# PROBLEM REQUIREMENTS
Count the lines in the records below that contain the word "class", and give only that count.

# PROVIDED RECORDS
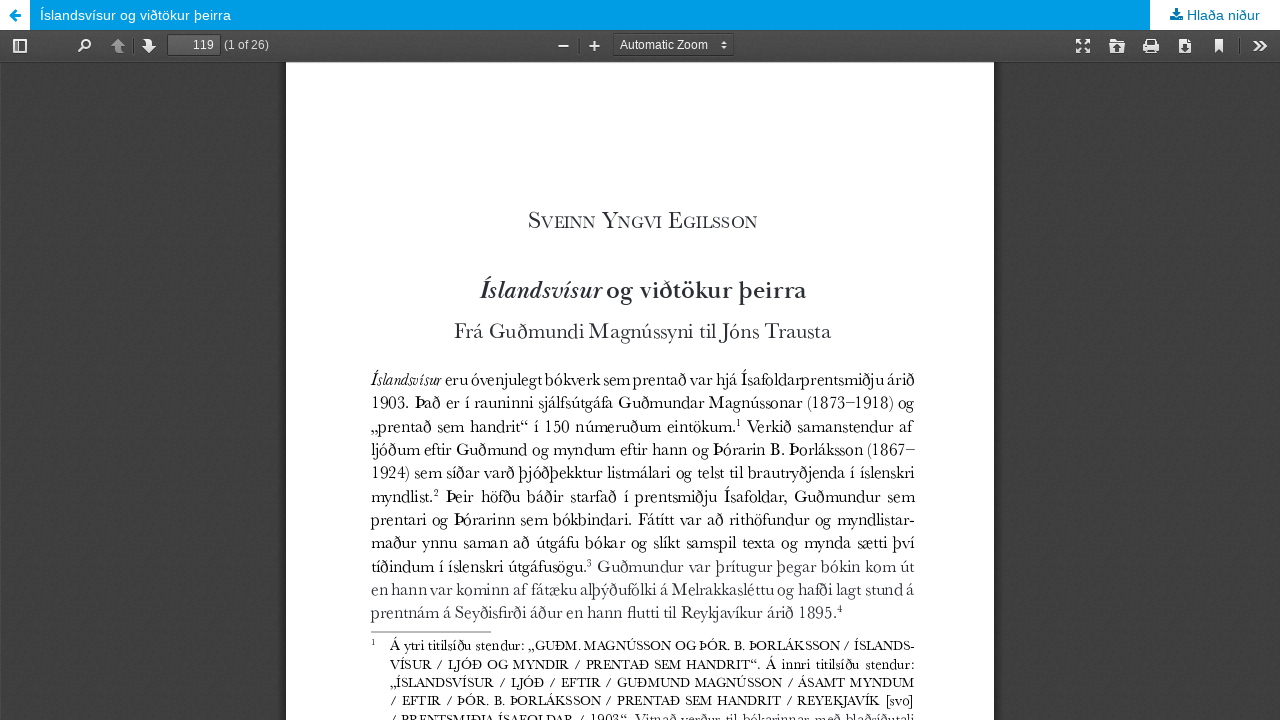

--- FILE ---
content_type: text/html; charset=utf-8
request_url: https://ritid.hi.is/index.php/ritid/article/view/218/198
body_size: 2606
content:
<!DOCTYPE html>
<html lang="is-IS" xml:lang="is-IS">
<head>
	<meta http-equiv="Content-Type" content="text/html; charset=utf-8" />
	<meta name="viewport" content="width=device-width, initial-scale=1.0">
	<title>View of Íslandsvísur og viðtökur þeirra</title>

	
<meta name="generator" content="Open Journal Systems 3.1.2.4">
<meta name="google-site-verification" content="vbd0zx9MJF-511LU5yoafK4A4X7FFqO8mwQVkh6-7CQ" />
<link rel="icon" href="https://ritid.hi.is/public/journals/2/favicon_is_IS.png">
	<link rel="stylesheet" href="https://ritid.hi.is/index.php/ritid/$$$call$$$/page/page/css?name=stylesheet" type="text/css" /><link rel="stylesheet" href="https://ritid.hi.is/lib/pkp/styles/fontawesome/fontawesome.css?v=3.1.2.4" type="text/css" />
	<script src="https://ritid.hi.is/lib/pkp/lib/vendor/components/jquery/jquery.js?v=3.1.2.4" type="text/javascript"></script><script src="https://ritid.hi.is/lib/pkp/lib/vendor/components/jqueryui/jquery-ui.js?v=3.1.2.4" type="text/javascript"></script><script src="https://ritid.hi.is/lib/pkp/js/lib/jquery/plugins/jquery.tag-it.js?v=3.1.2.4" type="text/javascript"></script><script src="https://ritid.hi.is/plugins/themes/default/js/lib/popper/popper.js?v=3.1.2.4" type="text/javascript"></script><script src="https://ritid.hi.is/plugins/themes/default/js/lib/bootstrap/util.js?v=3.1.2.4" type="text/javascript"></script><script src="https://ritid.hi.is/plugins/themes/default/js/lib/bootstrap/dropdown.js?v=3.1.2.4" type="text/javascript"></script><script src="https://ritid.hi.is/plugins/themes/default/js/main.js?v=3.1.2.4" type="text/javascript"></script>
</head>
<body class="pkp_page_article pkp_op_view">

		<header class="header_view">

		<a href="https://ritid.hi.is/index.php/ritid/article/view/218" class="return">
			<span class="pkp_screen_reader">
									Return to Article Details
							</span>
		</a>

		<a href="https://ritid.hi.is/index.php/ritid/article/view/218" class="title">
			Íslandsvísur og viðtökur þeirra
		</a>

		<a href="https://ritid.hi.is/index.php/ritid/article/download/218/198/" class="download" download>
			<span class="label">
				Hlaða niður
			</span>
			<span class="pkp_screen_reader">
				Download PDF
			</span>
		</a>

	</header>

	<div id="pdfCanvasContainer" class="galley_view">
		<iframe src="https://ritid.hi.is/plugins/generic/pdfJsViewer/pdf.js/web/viewer.html?file=https%3A%2F%2Fritid.hi.is%2Findex.php%2Fritid%2Farticle%2Fdownload%2F218%2F198%2F" width="100%" height="100%" style="min-height: 500px;" allowfullscreen webkitallowfullscreen></iframe>
	</div>
	
</body>
</html>
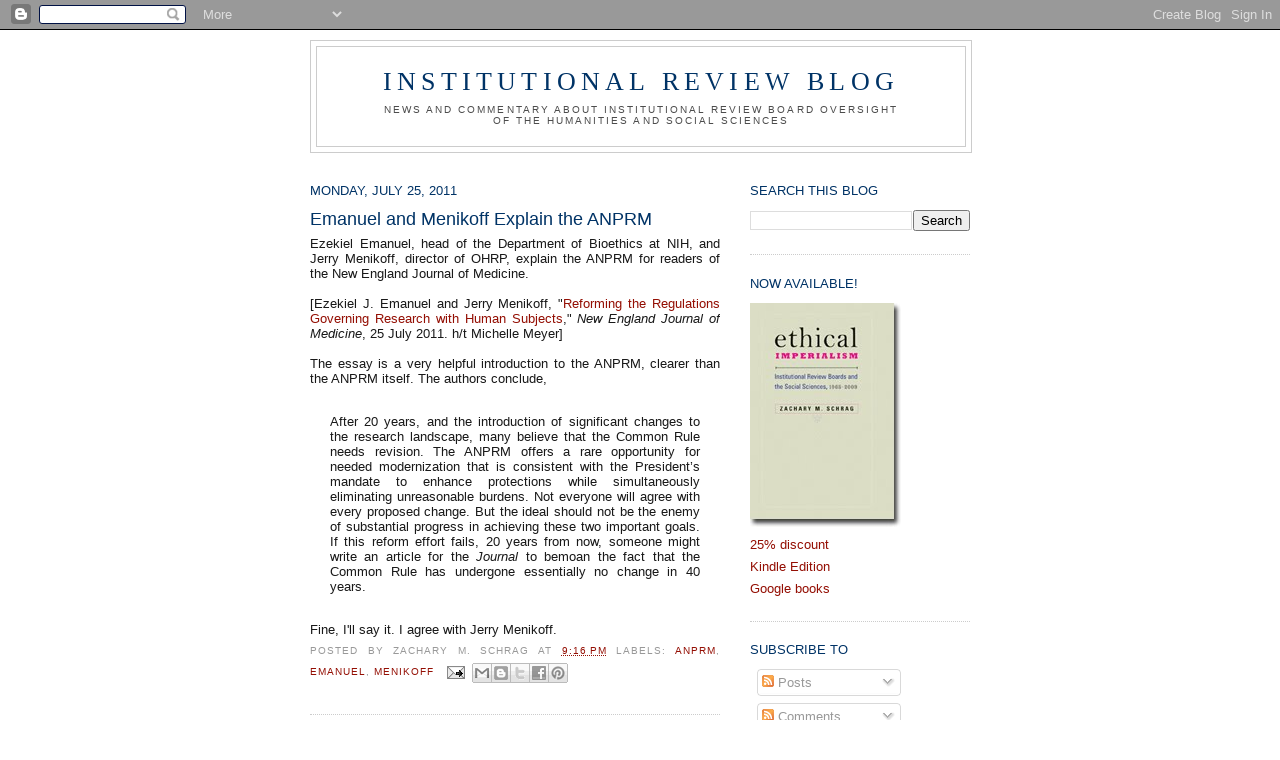

--- FILE ---
content_type: text/javascript; charset=UTF-8
request_url: http://www.institutionalreviewblog.com/2011/07/emanuel-and-menikoff-explain-anprm.html?action=getFeed&widgetId=Feed1&widgetType=Feed&responseType=js&xssi_token=AOuZoY4j9oNwunvQ8eYm5DZBj_n_o1tjBA%3A1769384267806
body_size: 751
content:
try {
_WidgetManager._HandleControllerResult('Feed1', 'getFeed',{'status': 'ok', 'feed': {'entries': [{'title': 'Thank you for all that you have done to support th...', 'link': 'http://www.institutionalreviewblog.com/2016/12/ten-years-of-blogging.html?showComment\x3d1484780521083#c6123218190903864338', 'publishedDate': '2017-01-18T15:02:01.000-08:00', 'author': 'Anonymous'}, {'title': 'Hi Zachary Thanks for reading, and commenting. Yo...', 'link': 'http://www.institutionalreviewblog.com/2016/12/calls-for-ethical-pluralism.html?showComment\x3d1482160653479#c4143367913097635732', 'publishedDate': '2016-12-19T07:17:33.000-08:00', 'author': 'nathan'}, {'title': 'Thanks for posting this!', 'link': 'http://www.institutionalreviewblog.com/2016/06/emmerich-seeks-case-studies-about.html?showComment\x3d1465253881523#c3685936098955151332', 'publishedDate': '2016-06-06T15:58:01.000-07:00', 'author': 'nathan'}, {'title': 'Thanks for this comment. The problem with the CIT...', 'link': 'http://www.institutionalreviewblog.com/2016/05/citi-program-is-not-unique-in-its.html?showComment\x3d1464233063947#c6387013891748095620', 'publishedDate': '2016-05-25T20:24:23.000-07:00', 'author': 'Zachary M. Schrag'}, {'title': 'I agree somewhat, but I think the Slate article is...', 'link': 'http://www.institutionalreviewblog.com/2016/05/citi-program-is-not-unique-in-its.html?showComment\x3d1464116756809#c7231274556104377119', 'publishedDate': '2016-05-24T12:05:56.000-07:00', 'author': 'Anonymous'}], 'title': 'Institutional Review Blog'}});
} catch (e) {
  if (typeof log != 'undefined') {
    log('HandleControllerResult failed: ' + e);
  }
}


--- FILE ---
content_type: text/javascript; charset=UTF-8
request_url: http://www.institutionalreviewblog.com/2011/07/emanuel-and-menikoff-explain-anprm.html?action=getFeed&widgetId=Feed2&widgetType=Feed&responseType=js&xssi_token=AOuZoY4j9oNwunvQ8eYm5DZBj_n_o1tjBA%3A1769384267806
body_size: 648
content:
try {
_WidgetManager._HandleControllerResult('Feed2', 'getFeed',{'status': 'ok', 'feed': {'entries': [{'title': 'OHRP Draft Guidance on Oral History; No Mention of Examples', 'link': 'http://www.institutionalreviewblog.com/2018/07/ohrp-draft-guidance-on-oral-history-no.html', 'publishedDate': '2018-07-20T08:33:00.000-07:00', 'author': 'Zachary M. Schrag'}, {'title': 'OHRP Video: Oral History of \x22Specific Leaders\x22 Would Qualify as Research', 'link': 'http://www.institutionalreviewblog.com/2018/07/ohrp-video-oral-history-of-specific.html', 'publishedDate': '2018-07-19T05:33:00.000-07:00', 'author': 'Zachary M. Schrag'}, {'title': 'Feds Say New Common Rule Will Reduce Burdens and Offer Guidance\u2014But Not Yet', 'link': 'http://www.institutionalreviewblog.com/2018/04/feds-say-new-common-rule-will-reduce.html', 'publishedDate': '2018-04-23T06:09:00.000-07:00', 'author': 'Zachary M. Schrag'}, {'title': 'Revised Common Rule Delayed at Least 6 Months', 'link': 'http://www.institutionalreviewblog.com/2018/01/revised-common-rule-delayed-at-least-6.html', 'publishedDate': '2018-01-19T05:58:00.000-08:00', 'author': 'Zachary M. Schrag'}, {'title': 'Schrag on Whitney, Balanced Ethics Review', 'link': 'http://www.institutionalreviewblog.com/2017/05/schrag-on-whitney-balanced-ethics-review.html', 'publishedDate': '2017-05-31T08:29:00.000-07:00', 'author': 'Zachary M. Schrag'}], 'title': 'Institutional Review Blog'}});
} catch (e) {
  if (typeof log != 'undefined') {
    log('HandleControllerResult failed: ' + e);
  }
}
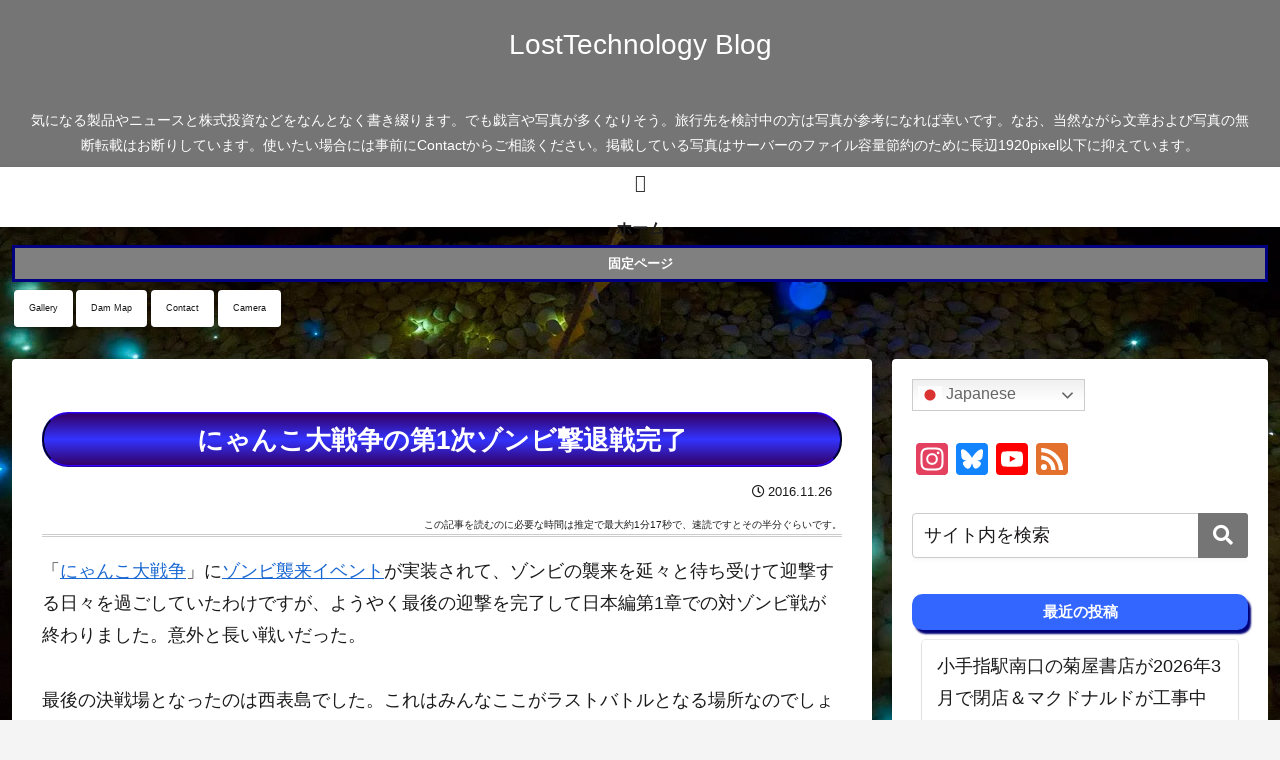

--- FILE ---
content_type: text/html; charset=utf-8
request_url: https://www.google.com/recaptcha/api2/aframe
body_size: 266
content:
<!DOCTYPE HTML><html><head><meta http-equiv="content-type" content="text/html; charset=UTF-8"></head><body><script nonce="vL67KugaWnRwWvkoyghsvQ">/** Anti-fraud and anti-abuse applications only. See google.com/recaptcha */ try{var clients={'sodar':'https://pagead2.googlesyndication.com/pagead/sodar?'};window.addEventListener("message",function(a){try{if(a.source===window.parent){var b=JSON.parse(a.data);var c=clients[b['id']];if(c){var d=document.createElement('img');d.src=c+b['params']+'&rc='+(localStorage.getItem("rc::a")?sessionStorage.getItem("rc::b"):"");window.document.body.appendChild(d);sessionStorage.setItem("rc::e",parseInt(sessionStorage.getItem("rc::e")||0)+1);localStorage.setItem("rc::h",'1769107817844');}}}catch(b){}});window.parent.postMessage("_grecaptcha_ready", "*");}catch(b){}</script></body></html>

--- FILE ---
content_type: application/javascript; charset=utf-8;
request_url: https://dalc.valuecommerce.com/app3?p=887613160&_s=https%3A%2F%2Fwww.losttechnology.jp%2Fblog%2F2016%2F11%2F%25E3%2581%25AB%25E3%2582%2583%25E3%2582%2593%25E3%2581%2593%25E5%25A4%25A7%25E6%2588%25A6%25E4%25BA%2589%25E3%2581%25AE%25E7%25AC%25AC1%25E6%25AC%25A1%25E3%2582%25BE%25E3%2583%25B3%25E3%2583%2593%25E6%2592%2583%25E9%2580%2580%25E6%2588%25A6%25E5%25AE%258C%25E4%25BA%2586%2F&vf=iVBORw0KGgoAAAANSUhEUgAAAAMAAAADCAYAAABWKLW%2FAAAAMElEQVQYV2NkFGP4nxFTyPCvbxID4%2F16of%2FM4csYNLZ4MjDmcnX9n3mOi%2BGMRg4DAA4hDdJviMztAAAAAElFTkSuQmCC
body_size: 1240
content:
vc_linkswitch_callback({"t":"69727168","r":"aXJxaAAOTeMS4ta4CooAHwqKBtT8bw","ub":"aXJxZwAD338S4ta4CooBbQqKBtiU0g%3D%3D","vcid":"[base64]","vcpub":"0.937443","s":2254384,"approach.yahoo.co.jp":{"a":"2821580","m":"2201292","g":"54bc58ba8a"},"pc-zeus.com":{"a":"2665739","m":"2035594","g":"a222b4328a"},"posren.com":{"a":"2110043","m":"2115126","g":"e0e135628a"},"paypaystep.yahoo.co.jp":{"a":"2821580","m":"2201292","g":"54bc58ba8a"},"acharge-pc.com":{"a":"2665739","m":"2035594","g":"a222b4328a"},"mini-shopping.yahoo.co.jp":{"a":"2821580","m":"2201292","g":"54bc58ba8a"},"shopping.geocities.jp":{"a":"2821580","m":"2201292","g":"54bc58ba8a"},"rising-bto.com":{"a":"2665739","m":"2035594","g":"a222b4328a"},"l":4,"shopping.yahoo.co.jp":{"a":"2821580","m":"2201292","g":"54bc58ba8a"},"p":887613160,"paypaymall.yahoo.co.jp":{"a":"2821580","m":"2201292","g":"54bc58ba8a"},"vspec-bto.com":{"a":"2665739","m":"2035594","g":"a222b4328a"}})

# EXERCISE ANSWER
9